La Nina, weakens the strength of this high pressure system, allowing Arctic air to feed into western Canada and north western states of the US, like Montana, Idaho etc. El Nino, strengthens the polar jet stream and allows parts of the “polar vortex” (not the whole thing, the polar vortex core always remains in situ, just “parts” of it sink south), to head into north eastern US & Canada, like we saw in 2014-15 during which time a weak to moderate El Nino was in place. When things go to the extreme, things often change regarding the resultant weather patterns. The El Nino that developed during winter 2015-16 was exceptional and, one of the two strongest on record.

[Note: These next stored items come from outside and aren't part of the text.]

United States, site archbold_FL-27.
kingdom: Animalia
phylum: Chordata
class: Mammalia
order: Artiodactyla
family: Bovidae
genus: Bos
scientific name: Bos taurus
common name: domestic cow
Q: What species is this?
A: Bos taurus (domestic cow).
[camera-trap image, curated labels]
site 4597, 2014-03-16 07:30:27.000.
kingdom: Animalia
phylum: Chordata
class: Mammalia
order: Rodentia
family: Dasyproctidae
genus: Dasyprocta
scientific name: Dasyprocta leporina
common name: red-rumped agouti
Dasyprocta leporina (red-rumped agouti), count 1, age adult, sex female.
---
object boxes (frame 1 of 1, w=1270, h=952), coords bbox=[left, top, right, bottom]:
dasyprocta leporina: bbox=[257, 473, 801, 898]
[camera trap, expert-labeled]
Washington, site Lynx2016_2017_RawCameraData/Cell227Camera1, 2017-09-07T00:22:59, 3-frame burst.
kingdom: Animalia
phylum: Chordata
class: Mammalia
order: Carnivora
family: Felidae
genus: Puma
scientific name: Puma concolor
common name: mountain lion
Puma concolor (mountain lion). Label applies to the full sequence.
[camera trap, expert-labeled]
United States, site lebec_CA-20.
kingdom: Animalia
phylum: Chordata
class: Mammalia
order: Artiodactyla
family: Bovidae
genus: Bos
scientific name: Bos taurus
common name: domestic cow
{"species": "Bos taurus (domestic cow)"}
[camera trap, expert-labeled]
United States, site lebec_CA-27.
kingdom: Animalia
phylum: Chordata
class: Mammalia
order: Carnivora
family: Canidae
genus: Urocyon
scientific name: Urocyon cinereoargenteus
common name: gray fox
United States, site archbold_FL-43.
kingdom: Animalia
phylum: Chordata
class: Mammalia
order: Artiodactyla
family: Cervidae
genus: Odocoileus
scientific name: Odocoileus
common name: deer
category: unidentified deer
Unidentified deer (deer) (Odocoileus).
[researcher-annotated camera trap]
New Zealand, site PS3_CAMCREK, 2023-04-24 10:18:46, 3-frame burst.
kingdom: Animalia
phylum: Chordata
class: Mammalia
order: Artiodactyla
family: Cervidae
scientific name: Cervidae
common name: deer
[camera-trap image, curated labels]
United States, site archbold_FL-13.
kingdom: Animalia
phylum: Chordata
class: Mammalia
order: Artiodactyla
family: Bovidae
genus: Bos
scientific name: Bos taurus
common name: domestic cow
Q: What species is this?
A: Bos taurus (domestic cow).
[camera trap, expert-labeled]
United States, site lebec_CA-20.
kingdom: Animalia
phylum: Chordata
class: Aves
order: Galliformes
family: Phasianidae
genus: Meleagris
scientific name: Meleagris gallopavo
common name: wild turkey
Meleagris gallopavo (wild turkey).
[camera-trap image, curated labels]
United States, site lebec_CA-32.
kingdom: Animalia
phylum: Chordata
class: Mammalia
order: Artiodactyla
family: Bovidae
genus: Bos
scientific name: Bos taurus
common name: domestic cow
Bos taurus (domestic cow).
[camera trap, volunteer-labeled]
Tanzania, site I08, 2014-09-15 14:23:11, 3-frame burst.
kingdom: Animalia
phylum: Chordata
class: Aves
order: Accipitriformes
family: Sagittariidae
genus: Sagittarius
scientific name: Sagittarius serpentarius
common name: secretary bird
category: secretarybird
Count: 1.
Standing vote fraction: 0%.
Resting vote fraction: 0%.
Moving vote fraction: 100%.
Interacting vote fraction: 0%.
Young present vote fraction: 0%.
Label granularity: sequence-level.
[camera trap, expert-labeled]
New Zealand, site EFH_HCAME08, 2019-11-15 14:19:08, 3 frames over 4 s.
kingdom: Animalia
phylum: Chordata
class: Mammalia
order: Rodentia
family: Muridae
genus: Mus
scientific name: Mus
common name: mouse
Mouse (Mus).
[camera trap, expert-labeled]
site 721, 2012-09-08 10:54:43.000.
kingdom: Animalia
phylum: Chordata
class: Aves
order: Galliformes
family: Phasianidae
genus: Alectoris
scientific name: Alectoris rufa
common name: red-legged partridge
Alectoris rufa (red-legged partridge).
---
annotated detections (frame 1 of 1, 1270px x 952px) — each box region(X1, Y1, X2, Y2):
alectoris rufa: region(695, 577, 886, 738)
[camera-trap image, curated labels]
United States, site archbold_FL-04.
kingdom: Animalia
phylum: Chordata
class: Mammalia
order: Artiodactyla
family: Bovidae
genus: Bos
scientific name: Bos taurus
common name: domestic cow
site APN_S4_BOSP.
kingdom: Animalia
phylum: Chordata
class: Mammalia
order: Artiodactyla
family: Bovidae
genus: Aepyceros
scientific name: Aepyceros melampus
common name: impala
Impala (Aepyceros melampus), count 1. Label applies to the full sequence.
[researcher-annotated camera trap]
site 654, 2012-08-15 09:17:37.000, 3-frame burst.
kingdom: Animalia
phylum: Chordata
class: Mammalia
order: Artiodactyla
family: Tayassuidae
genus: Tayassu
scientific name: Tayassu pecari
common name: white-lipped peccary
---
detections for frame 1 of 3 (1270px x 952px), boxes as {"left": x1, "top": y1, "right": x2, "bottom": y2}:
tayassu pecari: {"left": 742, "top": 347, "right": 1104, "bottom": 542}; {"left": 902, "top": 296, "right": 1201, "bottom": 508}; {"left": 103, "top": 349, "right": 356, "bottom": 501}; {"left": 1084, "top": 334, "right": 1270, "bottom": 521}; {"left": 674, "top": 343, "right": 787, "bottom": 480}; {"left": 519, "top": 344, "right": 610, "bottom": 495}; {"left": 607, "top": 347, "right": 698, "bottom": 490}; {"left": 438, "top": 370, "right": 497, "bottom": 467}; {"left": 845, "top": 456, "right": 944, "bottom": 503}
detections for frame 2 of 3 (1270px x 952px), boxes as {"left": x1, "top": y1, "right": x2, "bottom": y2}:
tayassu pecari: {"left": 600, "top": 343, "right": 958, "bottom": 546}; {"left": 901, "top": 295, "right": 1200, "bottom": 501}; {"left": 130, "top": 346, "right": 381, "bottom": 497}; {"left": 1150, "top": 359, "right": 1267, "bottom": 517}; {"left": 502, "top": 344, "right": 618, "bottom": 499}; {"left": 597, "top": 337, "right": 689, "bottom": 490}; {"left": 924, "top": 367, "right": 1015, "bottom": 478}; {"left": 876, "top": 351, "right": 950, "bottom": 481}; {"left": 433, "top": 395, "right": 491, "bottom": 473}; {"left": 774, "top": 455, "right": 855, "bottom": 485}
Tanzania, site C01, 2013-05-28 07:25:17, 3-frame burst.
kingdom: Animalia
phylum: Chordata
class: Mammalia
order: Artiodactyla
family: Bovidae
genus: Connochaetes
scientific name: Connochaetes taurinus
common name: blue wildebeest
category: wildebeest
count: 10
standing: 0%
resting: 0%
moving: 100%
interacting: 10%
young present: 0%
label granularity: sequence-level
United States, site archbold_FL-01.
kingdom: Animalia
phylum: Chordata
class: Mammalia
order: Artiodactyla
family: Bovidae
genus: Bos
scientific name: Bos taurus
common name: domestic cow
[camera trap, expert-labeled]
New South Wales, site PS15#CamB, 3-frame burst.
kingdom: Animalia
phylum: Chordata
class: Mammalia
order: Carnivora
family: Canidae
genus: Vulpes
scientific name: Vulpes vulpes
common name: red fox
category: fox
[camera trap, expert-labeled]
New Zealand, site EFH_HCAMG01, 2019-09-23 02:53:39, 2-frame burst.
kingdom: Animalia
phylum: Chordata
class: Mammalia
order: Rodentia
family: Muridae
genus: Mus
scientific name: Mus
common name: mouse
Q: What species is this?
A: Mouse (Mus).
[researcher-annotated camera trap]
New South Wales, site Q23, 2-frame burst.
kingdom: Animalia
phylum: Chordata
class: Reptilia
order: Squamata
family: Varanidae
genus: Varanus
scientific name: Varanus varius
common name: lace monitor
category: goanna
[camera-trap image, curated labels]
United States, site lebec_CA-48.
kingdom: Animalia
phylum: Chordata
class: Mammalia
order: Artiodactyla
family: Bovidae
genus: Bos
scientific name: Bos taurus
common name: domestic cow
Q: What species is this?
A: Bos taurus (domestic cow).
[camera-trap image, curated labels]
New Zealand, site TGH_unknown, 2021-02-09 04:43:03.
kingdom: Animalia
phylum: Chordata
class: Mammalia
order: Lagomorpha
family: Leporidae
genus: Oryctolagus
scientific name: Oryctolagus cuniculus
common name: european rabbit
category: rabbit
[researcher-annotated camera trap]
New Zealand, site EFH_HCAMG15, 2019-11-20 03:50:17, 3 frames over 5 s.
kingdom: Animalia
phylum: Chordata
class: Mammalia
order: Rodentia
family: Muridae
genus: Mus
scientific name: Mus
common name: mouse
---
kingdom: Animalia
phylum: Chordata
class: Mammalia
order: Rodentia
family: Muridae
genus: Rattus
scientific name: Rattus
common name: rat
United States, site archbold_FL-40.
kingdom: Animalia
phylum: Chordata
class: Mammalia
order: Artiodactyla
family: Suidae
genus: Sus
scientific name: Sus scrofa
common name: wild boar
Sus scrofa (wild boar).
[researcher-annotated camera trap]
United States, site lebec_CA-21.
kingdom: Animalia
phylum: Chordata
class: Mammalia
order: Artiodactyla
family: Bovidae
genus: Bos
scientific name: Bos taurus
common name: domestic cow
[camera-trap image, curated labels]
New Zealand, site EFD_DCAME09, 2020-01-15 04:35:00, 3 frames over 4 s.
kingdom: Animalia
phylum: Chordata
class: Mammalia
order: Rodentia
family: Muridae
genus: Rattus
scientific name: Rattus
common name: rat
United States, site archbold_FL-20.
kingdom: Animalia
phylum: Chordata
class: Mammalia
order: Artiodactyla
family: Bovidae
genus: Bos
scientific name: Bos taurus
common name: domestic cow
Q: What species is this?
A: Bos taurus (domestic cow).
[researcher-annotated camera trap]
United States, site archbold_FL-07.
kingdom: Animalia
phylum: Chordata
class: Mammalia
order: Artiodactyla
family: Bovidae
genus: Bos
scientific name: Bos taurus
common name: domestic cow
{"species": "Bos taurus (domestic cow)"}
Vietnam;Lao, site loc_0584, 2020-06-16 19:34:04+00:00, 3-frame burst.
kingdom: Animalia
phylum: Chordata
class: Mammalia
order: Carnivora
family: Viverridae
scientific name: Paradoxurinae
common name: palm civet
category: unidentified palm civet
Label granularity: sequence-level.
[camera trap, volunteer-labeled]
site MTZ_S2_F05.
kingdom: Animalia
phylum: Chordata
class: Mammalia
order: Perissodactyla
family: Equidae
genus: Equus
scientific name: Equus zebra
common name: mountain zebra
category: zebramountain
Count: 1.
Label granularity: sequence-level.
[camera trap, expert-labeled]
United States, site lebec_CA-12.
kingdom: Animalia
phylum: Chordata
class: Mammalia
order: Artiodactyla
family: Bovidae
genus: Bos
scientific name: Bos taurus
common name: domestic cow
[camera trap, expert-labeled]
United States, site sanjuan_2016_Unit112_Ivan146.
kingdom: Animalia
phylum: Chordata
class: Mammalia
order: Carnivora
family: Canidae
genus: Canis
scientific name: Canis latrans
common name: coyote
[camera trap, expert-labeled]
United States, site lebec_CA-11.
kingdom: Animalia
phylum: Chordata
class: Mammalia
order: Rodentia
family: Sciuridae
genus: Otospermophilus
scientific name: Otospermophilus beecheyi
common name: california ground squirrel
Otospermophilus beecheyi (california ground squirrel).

This often goes “above and beyond” in terms of strengthening the nor’easters, meaning they are so “big” that they start on the east coast and finish over the British Isles.
We can not just rely on ENSO to gauge a winter forecast. Lots of other factors like solar activity, northern hemisphere snow cover extent, etc, need to be taken into consideration. Using ENSO alone is not enough to “judge” the atmosphere. Lets get into it then. For Winter 2017/18, long range forecasting models are now trending towards the La Nina side of ENSO.
The resultant weather pattern meant that 2015-16 actually wasn’t a beast of a winter, like many thought (although there were a few potent nor’easters), as the USA El Nino pattern grew so large due to the record breaking El Nino that it covered almost the entire northern hemisphere.
La Nina increasing in strength over Summer 2017:
But what about this winter 2017-18, La Nina?
As you can see from the graph below, temperatures are forecast to slide away in the ENSO (El Nina/La Nina), region and a La Nina could well be designated later in the year. La Nina is known for bringing a potent winter to the north west so, like last year, I expect this region could well be affected by above average snowfall and below average temperatures, in fact we have already seen some significant falls above 4,000ft. It’s a little more complicated for central, lakes & eastern regions. Although it is well too early to issue any sort of forecast, I suspect this La Nina could promote some dry weather, for the North East, but I expect the strongest week to week variation to occur here with the potential for some notable blizzards. It may sound vague, however long range forecasting is a tough & uncertain field, never are long range forecasts 100% accurate.
What about the UK & Ireland?
A La Nina is certainly better news for snow and cold weather in this region, ENSO implications are much weaker here, in comparison to the United States, however combined with the QBO (set of winds in the upper atmosphere), trending towards it’s negative (easterly) phase, then I suspect the word “snow” could (potentially), be used a little more often this winter than the previous 4. We shall see what happens for the Winter 2017-2018 forecast.